What is k-Means Cluster Analysis?
k-means cluster analysis is an algorithm that groups similar objects into groups called clusters. The endpoint of cluster analysis is a set of clusters, where each cluster is distinct from each other cluster, and the objects within each cluster are broadly similar to each other.
The required data for k-means cluster analysis
Typically, k-means cluster analysis is performed on a table of raw data, where each row represents an object and the columns represent quantitative characteristic of the objects. These quantitative characteristics are called clustering variables. For example, in the table below there are 18 objects, and there are two clustering variables, x and y. In a real-world application there will typically be many more objects and more variables. For example, in market segmentation, where k-means is used to find groups of consumers with similar needs, each object is a person and each variable is commonly a rating of how important various things are to consumers (e.g., quality, price, customer service, convenience).
How k-means cluster analysis works
Step 1: Specify the number of clusters (k). The first step in k-means is to specify the number of clusters, which is referred to as k. Traditionally researchers will conduct k-means multiple times, exploring different numbers of clusters (e.g., from 2 through 10).

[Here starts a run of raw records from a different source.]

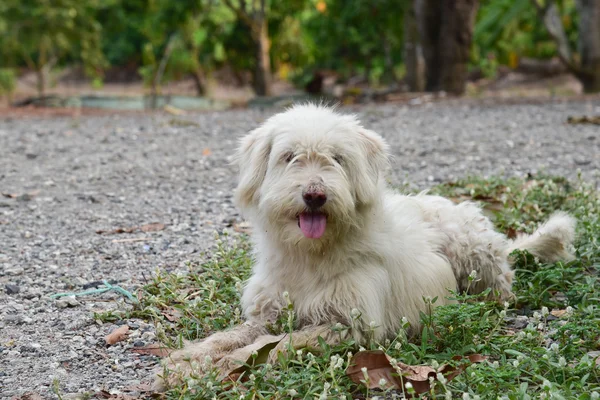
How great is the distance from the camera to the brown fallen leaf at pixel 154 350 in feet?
13.7

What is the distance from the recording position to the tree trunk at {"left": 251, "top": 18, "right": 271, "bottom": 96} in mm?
19578

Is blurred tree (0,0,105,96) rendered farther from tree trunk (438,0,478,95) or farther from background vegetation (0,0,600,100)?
tree trunk (438,0,478,95)

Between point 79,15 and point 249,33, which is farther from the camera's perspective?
point 79,15

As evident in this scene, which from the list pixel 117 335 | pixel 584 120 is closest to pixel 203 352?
pixel 117 335

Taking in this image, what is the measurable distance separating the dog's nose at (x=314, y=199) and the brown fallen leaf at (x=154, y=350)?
111cm

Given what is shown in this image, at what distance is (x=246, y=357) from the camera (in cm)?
386

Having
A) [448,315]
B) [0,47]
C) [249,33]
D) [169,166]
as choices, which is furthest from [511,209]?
[0,47]

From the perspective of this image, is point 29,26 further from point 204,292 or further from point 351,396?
point 351,396

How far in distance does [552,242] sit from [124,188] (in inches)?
187

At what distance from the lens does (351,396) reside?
3.59 m

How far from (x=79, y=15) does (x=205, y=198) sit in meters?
16.2

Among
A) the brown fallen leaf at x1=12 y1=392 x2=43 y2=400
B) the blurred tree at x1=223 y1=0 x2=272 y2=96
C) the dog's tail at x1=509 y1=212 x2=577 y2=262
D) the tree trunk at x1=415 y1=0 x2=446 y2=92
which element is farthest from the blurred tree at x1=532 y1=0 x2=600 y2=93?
the brown fallen leaf at x1=12 y1=392 x2=43 y2=400

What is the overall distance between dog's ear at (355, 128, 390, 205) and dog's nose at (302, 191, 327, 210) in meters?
0.29

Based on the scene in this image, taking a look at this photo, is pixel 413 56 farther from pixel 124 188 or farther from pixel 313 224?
pixel 313 224
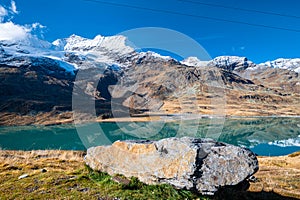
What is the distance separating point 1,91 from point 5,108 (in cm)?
4202

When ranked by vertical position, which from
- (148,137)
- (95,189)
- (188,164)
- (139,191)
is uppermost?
(188,164)

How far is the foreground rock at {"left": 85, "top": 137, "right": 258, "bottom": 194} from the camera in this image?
830 cm

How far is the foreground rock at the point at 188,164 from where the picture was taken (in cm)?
830

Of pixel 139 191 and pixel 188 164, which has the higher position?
pixel 188 164

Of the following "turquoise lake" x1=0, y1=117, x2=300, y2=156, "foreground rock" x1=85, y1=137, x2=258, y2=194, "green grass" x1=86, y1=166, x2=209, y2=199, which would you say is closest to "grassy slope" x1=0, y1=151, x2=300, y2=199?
"green grass" x1=86, y1=166, x2=209, y2=199

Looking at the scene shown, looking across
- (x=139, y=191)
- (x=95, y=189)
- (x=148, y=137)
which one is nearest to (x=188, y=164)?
(x=139, y=191)

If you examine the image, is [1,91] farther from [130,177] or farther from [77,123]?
[130,177]

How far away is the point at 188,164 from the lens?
845cm

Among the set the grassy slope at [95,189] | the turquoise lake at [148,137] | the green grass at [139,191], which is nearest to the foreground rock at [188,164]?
the green grass at [139,191]

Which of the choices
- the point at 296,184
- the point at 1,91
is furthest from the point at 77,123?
the point at 296,184

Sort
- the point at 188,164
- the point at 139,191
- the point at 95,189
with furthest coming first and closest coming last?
Answer: the point at 95,189 → the point at 139,191 → the point at 188,164

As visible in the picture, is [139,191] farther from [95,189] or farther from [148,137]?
[148,137]

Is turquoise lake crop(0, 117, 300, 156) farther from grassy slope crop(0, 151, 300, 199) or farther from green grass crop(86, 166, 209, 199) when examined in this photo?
green grass crop(86, 166, 209, 199)

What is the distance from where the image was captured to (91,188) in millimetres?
9039
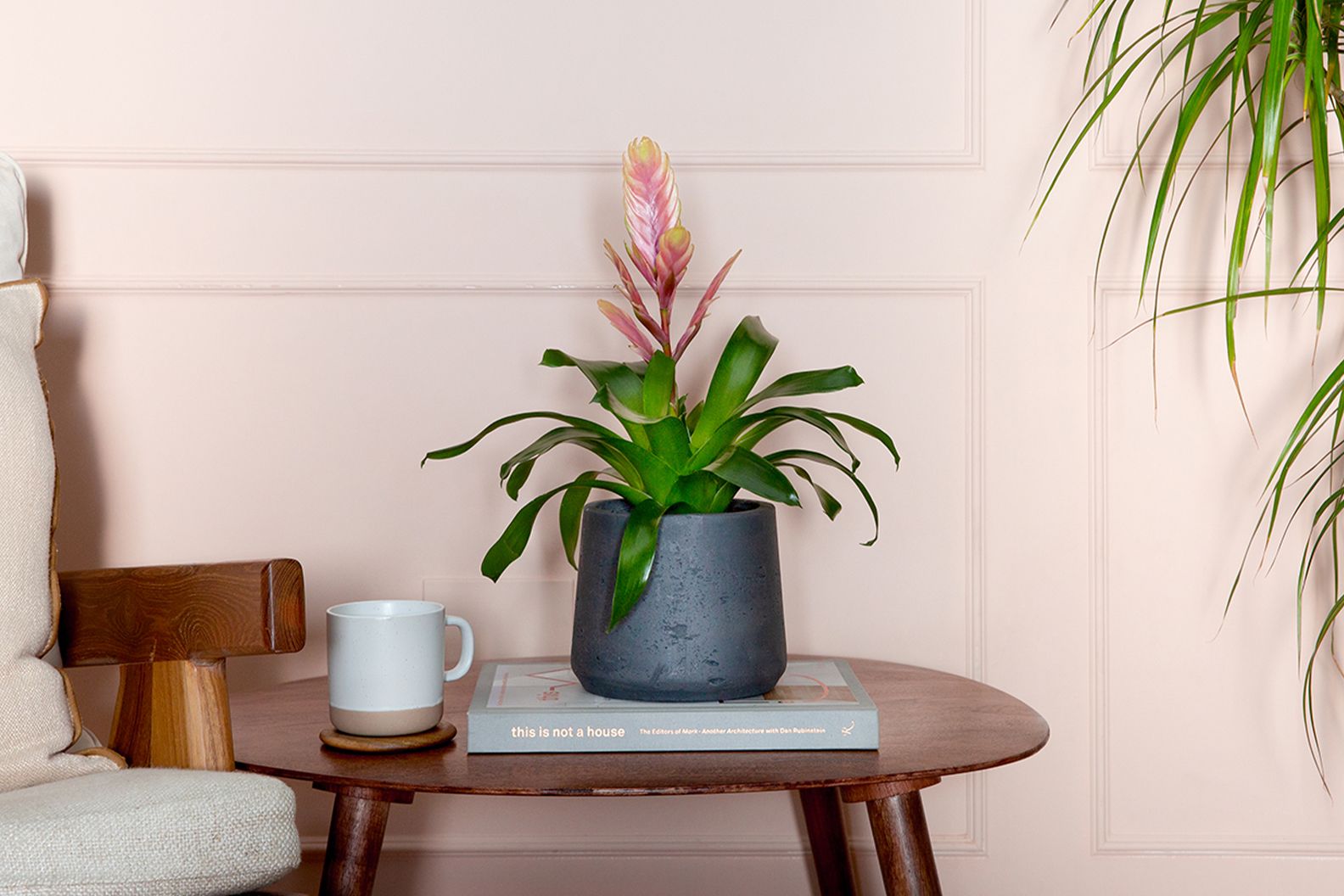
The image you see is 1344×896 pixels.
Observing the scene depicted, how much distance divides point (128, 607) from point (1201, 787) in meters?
1.27

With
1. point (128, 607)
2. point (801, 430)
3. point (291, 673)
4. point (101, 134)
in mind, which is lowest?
point (291, 673)

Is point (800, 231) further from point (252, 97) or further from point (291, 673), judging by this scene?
point (291, 673)

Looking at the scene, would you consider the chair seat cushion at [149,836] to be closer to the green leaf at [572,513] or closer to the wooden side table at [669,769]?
the wooden side table at [669,769]

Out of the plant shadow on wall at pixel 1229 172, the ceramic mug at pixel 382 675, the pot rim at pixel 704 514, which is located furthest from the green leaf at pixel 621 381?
the plant shadow on wall at pixel 1229 172

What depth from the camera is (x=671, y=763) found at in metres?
0.99

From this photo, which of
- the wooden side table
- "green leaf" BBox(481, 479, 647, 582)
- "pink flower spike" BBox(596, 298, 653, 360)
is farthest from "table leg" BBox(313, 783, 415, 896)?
"pink flower spike" BBox(596, 298, 653, 360)

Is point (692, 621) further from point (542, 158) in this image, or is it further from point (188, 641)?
point (542, 158)

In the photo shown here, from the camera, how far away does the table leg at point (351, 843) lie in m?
1.07

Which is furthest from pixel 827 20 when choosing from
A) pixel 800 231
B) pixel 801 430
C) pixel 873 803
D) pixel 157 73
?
pixel 873 803

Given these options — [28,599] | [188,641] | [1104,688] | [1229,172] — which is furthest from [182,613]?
[1229,172]

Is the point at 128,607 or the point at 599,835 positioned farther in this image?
the point at 599,835

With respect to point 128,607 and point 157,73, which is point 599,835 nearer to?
point 128,607

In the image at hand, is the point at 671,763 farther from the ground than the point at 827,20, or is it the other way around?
the point at 827,20

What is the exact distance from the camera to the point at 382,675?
3.44ft
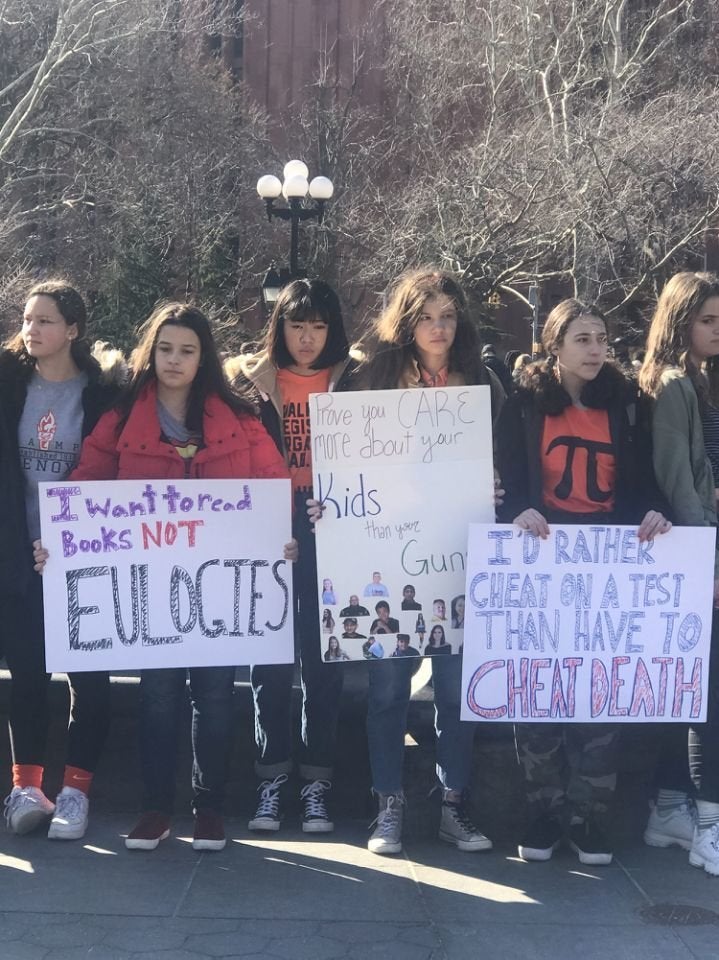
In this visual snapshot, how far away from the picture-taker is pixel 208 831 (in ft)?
12.5

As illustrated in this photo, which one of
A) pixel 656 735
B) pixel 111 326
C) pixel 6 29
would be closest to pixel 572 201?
pixel 111 326

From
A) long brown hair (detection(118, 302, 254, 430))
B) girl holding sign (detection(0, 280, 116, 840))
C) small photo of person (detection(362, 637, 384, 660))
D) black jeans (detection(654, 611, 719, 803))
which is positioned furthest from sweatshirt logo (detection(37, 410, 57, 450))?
black jeans (detection(654, 611, 719, 803))

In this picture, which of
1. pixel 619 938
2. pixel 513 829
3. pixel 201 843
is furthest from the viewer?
pixel 513 829

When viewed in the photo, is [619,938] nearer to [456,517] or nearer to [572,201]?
[456,517]

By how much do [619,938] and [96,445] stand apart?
223 centimetres

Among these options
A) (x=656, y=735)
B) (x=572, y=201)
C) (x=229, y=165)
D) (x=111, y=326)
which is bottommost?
(x=656, y=735)

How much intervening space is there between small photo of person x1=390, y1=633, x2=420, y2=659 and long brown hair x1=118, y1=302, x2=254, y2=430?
0.91 meters

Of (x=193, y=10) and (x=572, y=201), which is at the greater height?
(x=193, y=10)

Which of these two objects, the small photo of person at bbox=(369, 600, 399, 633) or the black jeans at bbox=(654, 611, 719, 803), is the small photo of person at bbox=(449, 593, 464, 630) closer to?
the small photo of person at bbox=(369, 600, 399, 633)

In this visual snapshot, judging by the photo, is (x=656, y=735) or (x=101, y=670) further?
(x=656, y=735)

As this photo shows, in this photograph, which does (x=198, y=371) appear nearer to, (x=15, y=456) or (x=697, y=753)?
(x=15, y=456)

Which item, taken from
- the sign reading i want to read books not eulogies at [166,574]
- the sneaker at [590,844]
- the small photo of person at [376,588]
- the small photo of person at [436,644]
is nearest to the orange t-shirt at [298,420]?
the sign reading i want to read books not eulogies at [166,574]

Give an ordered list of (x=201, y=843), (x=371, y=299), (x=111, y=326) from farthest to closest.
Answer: (x=371, y=299) < (x=111, y=326) < (x=201, y=843)

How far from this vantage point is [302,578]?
13.0 ft
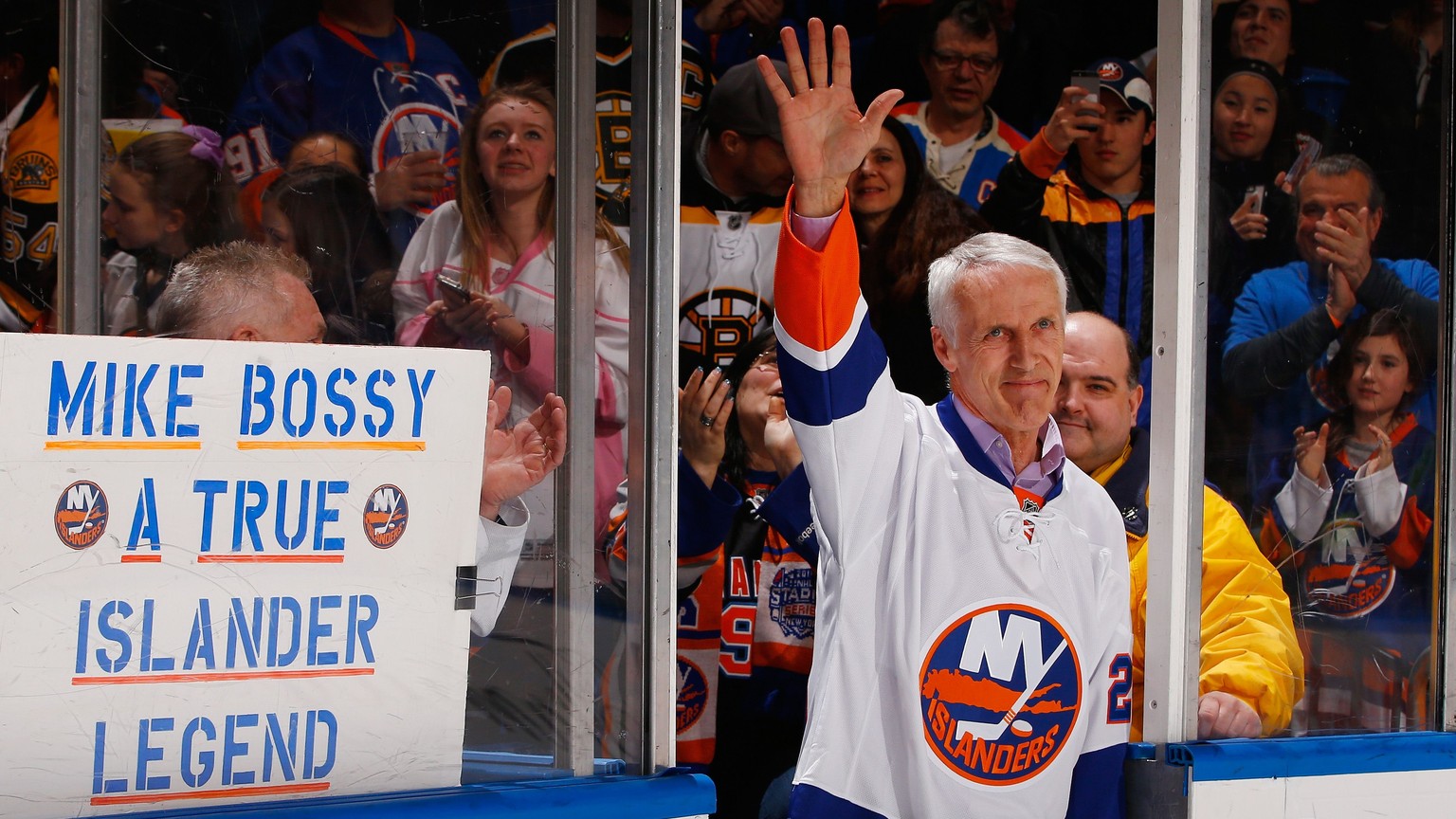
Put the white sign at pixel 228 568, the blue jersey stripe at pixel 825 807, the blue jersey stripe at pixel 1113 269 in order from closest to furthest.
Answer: the white sign at pixel 228 568 → the blue jersey stripe at pixel 825 807 → the blue jersey stripe at pixel 1113 269

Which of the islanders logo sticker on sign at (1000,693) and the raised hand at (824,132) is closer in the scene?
the raised hand at (824,132)

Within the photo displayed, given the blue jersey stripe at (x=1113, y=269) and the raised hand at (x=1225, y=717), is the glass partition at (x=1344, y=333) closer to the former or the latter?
the raised hand at (x=1225, y=717)

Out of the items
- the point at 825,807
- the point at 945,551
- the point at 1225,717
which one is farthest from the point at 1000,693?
the point at 1225,717

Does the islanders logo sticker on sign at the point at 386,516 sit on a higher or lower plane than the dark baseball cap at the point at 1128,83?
lower

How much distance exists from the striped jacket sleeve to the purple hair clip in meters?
0.91

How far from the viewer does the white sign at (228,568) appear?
1821 mm

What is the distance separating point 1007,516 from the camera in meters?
2.50

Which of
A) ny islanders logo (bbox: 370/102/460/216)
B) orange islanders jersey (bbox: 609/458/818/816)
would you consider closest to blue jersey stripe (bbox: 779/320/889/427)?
ny islanders logo (bbox: 370/102/460/216)

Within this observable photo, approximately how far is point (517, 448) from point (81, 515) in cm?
62

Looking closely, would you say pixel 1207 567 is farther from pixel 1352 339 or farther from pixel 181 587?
pixel 181 587

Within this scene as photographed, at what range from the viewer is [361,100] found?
208 centimetres

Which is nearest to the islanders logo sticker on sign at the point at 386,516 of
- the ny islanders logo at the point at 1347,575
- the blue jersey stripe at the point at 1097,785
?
the blue jersey stripe at the point at 1097,785

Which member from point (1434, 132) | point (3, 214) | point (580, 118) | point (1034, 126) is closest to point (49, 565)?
point (3, 214)

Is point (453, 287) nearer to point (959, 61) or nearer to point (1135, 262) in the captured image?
point (959, 61)
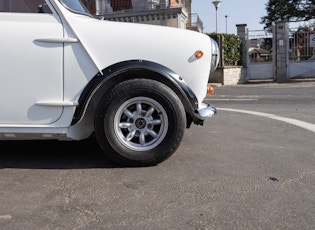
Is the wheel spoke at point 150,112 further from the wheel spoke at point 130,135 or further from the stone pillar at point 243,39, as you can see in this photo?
the stone pillar at point 243,39

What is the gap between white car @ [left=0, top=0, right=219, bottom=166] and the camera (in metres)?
3.85

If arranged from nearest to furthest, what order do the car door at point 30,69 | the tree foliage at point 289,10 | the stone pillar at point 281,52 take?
the car door at point 30,69
the stone pillar at point 281,52
the tree foliage at point 289,10

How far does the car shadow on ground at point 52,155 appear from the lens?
4.16 metres

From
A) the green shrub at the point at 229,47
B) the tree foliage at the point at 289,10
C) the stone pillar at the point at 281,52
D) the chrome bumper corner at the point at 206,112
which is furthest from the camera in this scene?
the tree foliage at the point at 289,10

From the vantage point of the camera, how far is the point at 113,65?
3916 millimetres

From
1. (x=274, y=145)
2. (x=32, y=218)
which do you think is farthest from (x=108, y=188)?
(x=274, y=145)

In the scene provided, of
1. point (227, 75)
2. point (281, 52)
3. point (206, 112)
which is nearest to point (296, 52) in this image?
point (281, 52)

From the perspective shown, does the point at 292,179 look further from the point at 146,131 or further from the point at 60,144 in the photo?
the point at 60,144

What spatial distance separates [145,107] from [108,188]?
93 cm

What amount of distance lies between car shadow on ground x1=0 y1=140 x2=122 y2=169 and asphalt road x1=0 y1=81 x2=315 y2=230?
0.01 m

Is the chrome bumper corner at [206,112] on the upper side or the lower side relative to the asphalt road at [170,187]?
upper

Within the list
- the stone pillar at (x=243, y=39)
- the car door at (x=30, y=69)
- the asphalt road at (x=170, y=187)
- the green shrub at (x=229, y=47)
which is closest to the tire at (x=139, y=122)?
the asphalt road at (x=170, y=187)

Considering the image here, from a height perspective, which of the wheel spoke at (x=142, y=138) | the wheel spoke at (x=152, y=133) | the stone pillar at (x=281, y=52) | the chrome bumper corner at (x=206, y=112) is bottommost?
the wheel spoke at (x=142, y=138)

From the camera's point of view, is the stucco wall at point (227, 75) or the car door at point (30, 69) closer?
the car door at point (30, 69)
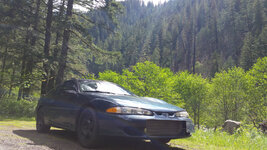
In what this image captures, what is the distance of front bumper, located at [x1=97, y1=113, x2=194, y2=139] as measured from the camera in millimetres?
3513

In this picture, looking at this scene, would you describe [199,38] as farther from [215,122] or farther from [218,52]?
[215,122]

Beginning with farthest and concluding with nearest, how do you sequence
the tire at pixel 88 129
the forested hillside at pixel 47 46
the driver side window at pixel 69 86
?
the forested hillside at pixel 47 46
the driver side window at pixel 69 86
the tire at pixel 88 129

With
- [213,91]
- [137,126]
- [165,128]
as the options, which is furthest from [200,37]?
[137,126]

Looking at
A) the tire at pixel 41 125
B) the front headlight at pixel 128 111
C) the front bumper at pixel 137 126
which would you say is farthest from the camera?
the tire at pixel 41 125

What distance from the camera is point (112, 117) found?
3.62m

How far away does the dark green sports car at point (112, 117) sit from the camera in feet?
11.7

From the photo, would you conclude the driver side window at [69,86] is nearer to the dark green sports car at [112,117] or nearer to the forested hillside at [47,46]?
the dark green sports car at [112,117]

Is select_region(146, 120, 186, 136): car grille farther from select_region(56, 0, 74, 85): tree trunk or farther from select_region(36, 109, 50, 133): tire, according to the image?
select_region(56, 0, 74, 85): tree trunk

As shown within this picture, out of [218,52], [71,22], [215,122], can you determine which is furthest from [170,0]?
[71,22]

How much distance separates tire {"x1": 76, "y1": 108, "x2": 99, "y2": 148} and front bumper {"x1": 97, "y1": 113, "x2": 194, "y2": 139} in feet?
0.51

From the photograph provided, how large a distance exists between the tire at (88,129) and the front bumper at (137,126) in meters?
0.15

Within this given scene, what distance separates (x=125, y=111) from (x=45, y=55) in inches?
428

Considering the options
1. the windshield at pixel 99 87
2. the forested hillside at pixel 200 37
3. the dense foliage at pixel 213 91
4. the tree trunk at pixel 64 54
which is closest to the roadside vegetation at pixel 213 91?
the dense foliage at pixel 213 91

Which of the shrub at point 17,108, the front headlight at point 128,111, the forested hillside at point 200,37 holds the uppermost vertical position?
the forested hillside at point 200,37
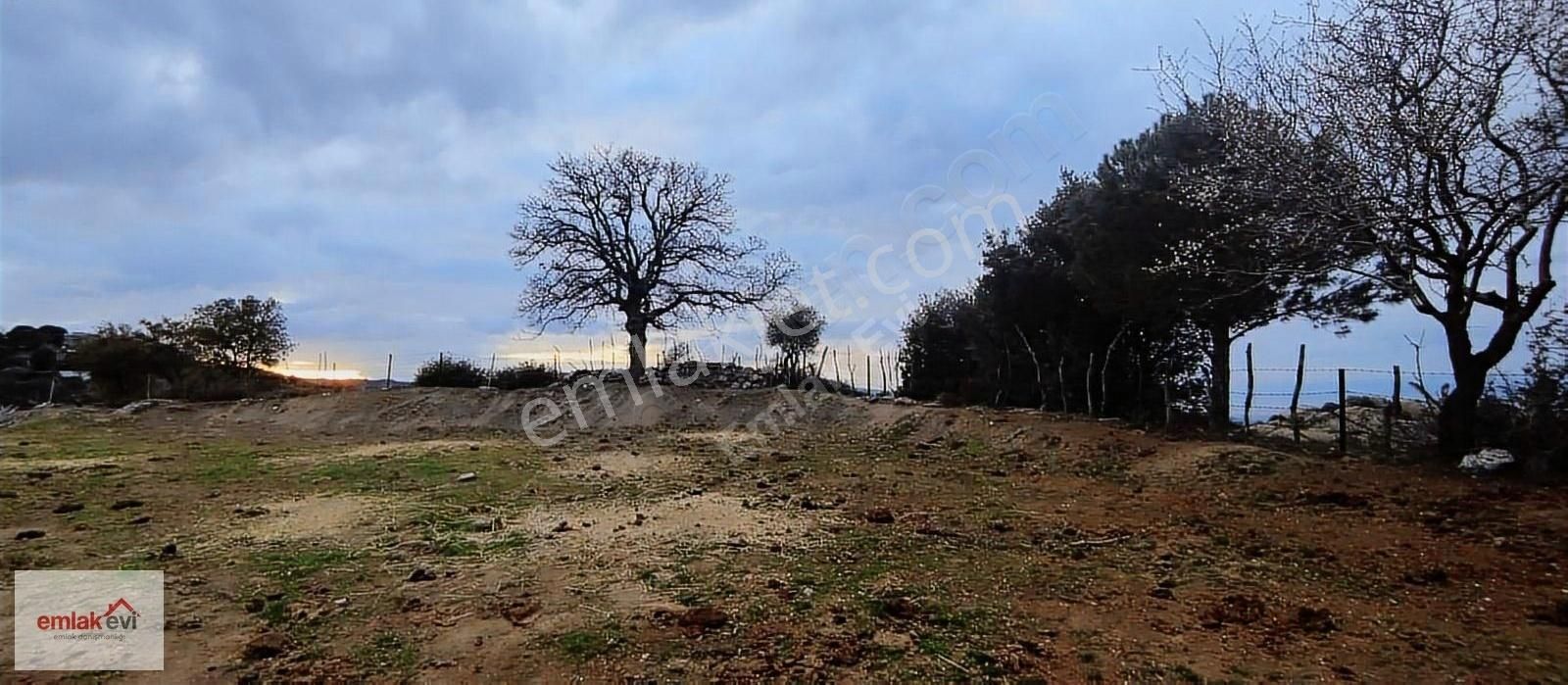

Step 2: Allocate objects to clusters. The most straightforward approach is to randomly assign objects to clusters, but there are many other approaches (e.g., using hierarchical clustering). In the diagram below, the 18 objects have been represented by dots on a scatterplot, where x is shown by the horizontal position of each object and y by the vertical. The objects have been randomly assigned to the two clusters (k = 2), where one cluster is shown with filled dots and the other with unfilled dots.
Step 3: Compute cluster means. For each cluster, the average value is computed for each of the variables. In the plot below, the average value of the filled dots for the variable represented by the horizontal position (x) of the dots is around 15; for the variable on the vertical dimension it is around twelve. These two means are represented by the filled cross. Or, stated slightly differently: the filled cross is in the middle of the black dots. Similarly, the white cross is in the middle of the white dots. These crosses are variously referred to as the cluster centers, cluster means, and cluster medoids.
Step 4: Allocate each observation to the closest cluster center. In the plot above, some of the filled dots are closer to the white cross and some of the white dots are closer to the black cross. When we reallocate the observations to the closest clusters we get the plot below.
Step 5: Repeat steps 3 and 4 until the solution converges. Looking at the plot above, we can see that the crosses (the cluster means) are no longer accurate. In the following plot they have been recomputed using step 3. In this example the cluster analysis has converged (i.e., reallocating observations and updating means cannot improve the solution). In examples with more data a few more iterations are typically required (i.e., steps 3 and 4 are repeated until no respondents change clusters).
The algorithm described above is known as the batch algorithm. Many other variants of k-means have been developed. Perhaps the most popular of these moves objects to a cluster one at a time, updating the mean each time.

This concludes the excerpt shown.